-- How to complete this task --
Repeat the passage on the AAD interceptor tests word for word, from "On March 18, after" up to and including "travelled 27 km.".

-- Reading passage --
********

The interceptor used a 'gimbaled directional warhead' or a warhead only one side of which explodes close to an incoming ballistic missile, shattering it.
The Advanced Air Defense (AAD) interceptor has so far been successfully tested up to an altitude of 15 kms.
The interceptor will next engage an incoming target missile at 30 km to validate the efficacy of the missile in its entire endo-atmospheric envelope.
(Date in the video is misleading)
Fourth Test Aborted
A test of the AAD missile on March 15, 2010 at 10010 was aborted after the modified Prithvi (Dhanush) missile launched to simulate the target deviated from its flight path.
In the test, a Dhanush missile launched from a naval ship was be guided along a trajectory similar to that of an 1,500 km range Ghauri missile in its terminal phase zeroing in on the Wheeler Island, off Damra village on the Orissa coast. A PAD interceptor launched from Wheeler Island was to intercep the "enemy" missile with a hit to kill at 70-80 km.
In an explanatory statement, DRDO said:
"The target missile took off in normal way; at T+20 sec (approx) the target deviated due to some onboard system malfunction and could not maintain the intended trajectory, failing to attain the desired altitude profile. The Mission Control Centre computer found that the interception is not warranted as the deviated target did not present the incoming missile threat scenario and accordingly the system intelligently did not allow take-off of the interceptor missile for engaging the target. The cause of the target malfunction is being investigated by analysis of tele-metered data."
On March 18, after analyzing the telemetry and other data, DRDO scientists conclude they had figured out the reason for the failure.
The target missile reached an altitude of nearly 65 km and then spiralled down into the Bay of Bengal having travelled 27 km.
Fuel leak caused test failure
On April 11, 2010, DRDO Chief VK Sarsawat said:
“Analysis of the earlier trial revealed there was a leakage in the target missile leading to system failure. We are rectifying it to ensure the next flight test in June will hit the target and demonstrate our advance capability in developing the missile defence shield against any adversary missile attack.”
He was speaking at the sidelines of a national convention on 'The Frontiers of Aeronautical Technologies', organised by the Aeronautical Society of India in Bangalore..
Fifth Test
A Prithvi target missile lifts off during a BMD test on July 26, 2010
A test of the AAD interceptor missile was conducted on Monday, July 26. The test was partially successful as the missile failed to score a direct hit.
A modified surface-to-surface Prithvi was launched from a mobile launcher at 10:05 am from launch complex-3 of ITR at Chandipur-on-sea.
The interceptor AAD missile, positioned at Wheeler Island, about 70 km across sea from Chandipur, engaged the target missile at an altitude of 15 km.
The warhead exploded within a few metres of the target missile releasing multiple bullet-like particles which hit and destroyed the target missile 26 seconds after its launch. The debris which fell into the sea was tracked by radars located along the coast.

********

-- Exercise data --
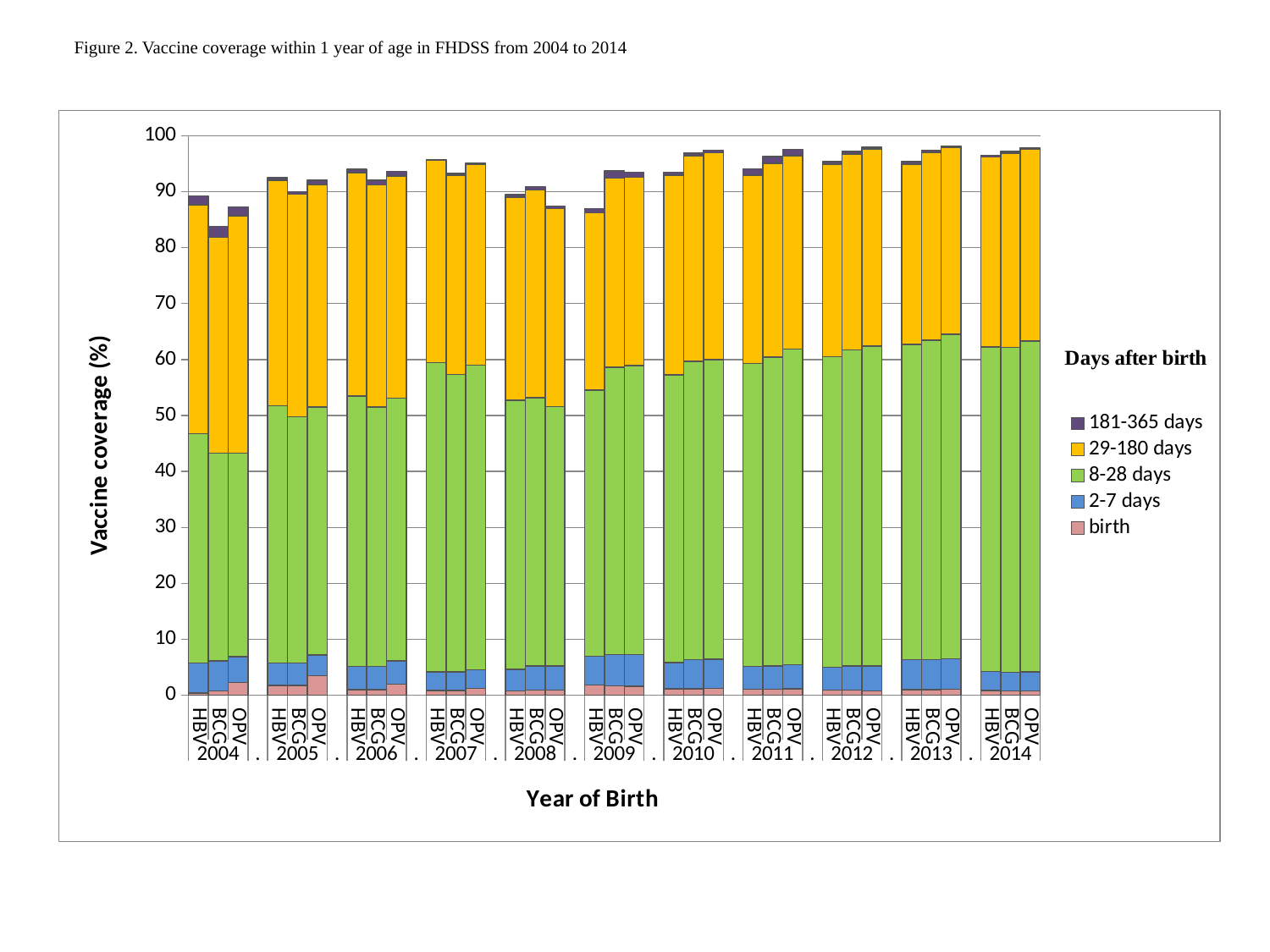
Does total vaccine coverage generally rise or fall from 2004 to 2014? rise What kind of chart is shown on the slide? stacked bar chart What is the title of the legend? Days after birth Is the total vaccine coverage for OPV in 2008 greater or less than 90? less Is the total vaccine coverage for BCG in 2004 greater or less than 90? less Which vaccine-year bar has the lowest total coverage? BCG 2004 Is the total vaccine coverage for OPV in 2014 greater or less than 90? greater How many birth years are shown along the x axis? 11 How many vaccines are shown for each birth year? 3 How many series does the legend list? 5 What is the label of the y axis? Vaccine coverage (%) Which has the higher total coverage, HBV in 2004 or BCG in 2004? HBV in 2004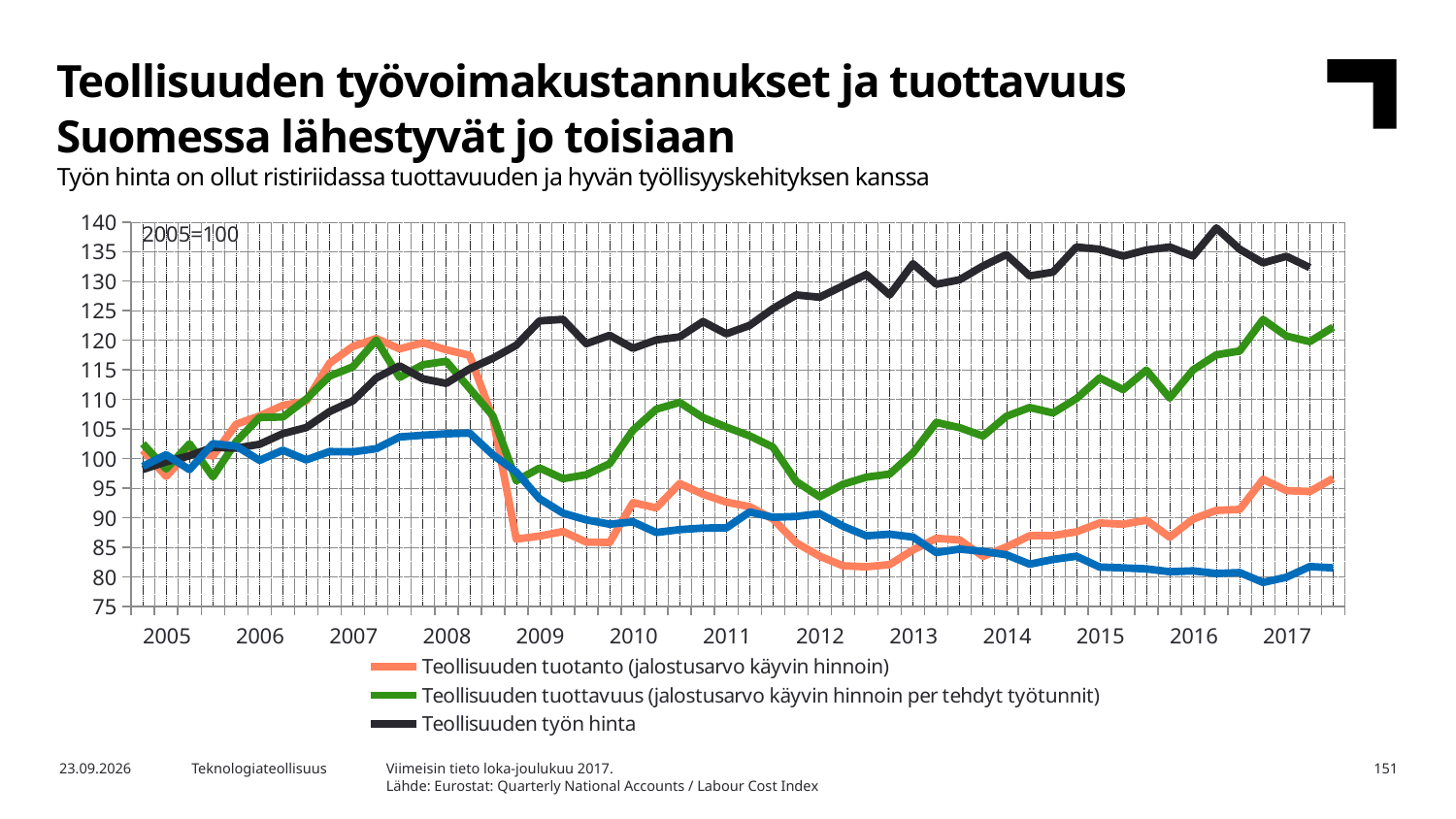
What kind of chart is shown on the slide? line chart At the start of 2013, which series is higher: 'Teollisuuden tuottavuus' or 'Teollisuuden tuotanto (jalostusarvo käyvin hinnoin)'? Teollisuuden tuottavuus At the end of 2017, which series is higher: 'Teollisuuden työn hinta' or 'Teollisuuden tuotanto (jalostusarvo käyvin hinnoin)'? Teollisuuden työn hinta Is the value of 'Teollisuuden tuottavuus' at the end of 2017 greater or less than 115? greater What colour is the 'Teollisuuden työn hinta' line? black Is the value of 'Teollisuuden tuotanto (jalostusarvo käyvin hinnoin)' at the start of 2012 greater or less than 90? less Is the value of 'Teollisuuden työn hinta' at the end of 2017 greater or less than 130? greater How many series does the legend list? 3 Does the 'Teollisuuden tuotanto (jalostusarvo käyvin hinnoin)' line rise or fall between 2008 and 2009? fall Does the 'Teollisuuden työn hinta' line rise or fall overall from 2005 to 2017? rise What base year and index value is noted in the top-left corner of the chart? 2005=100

********

-- Exercise solution --
On March 18, after analyzing the telemetry and other data, DRDO scientists conclude they had figured out the reason for the failure.
The target missile reached an altitude of nearly 65 km and then spiralled down into the Bay of Bengal having travelled 27 km.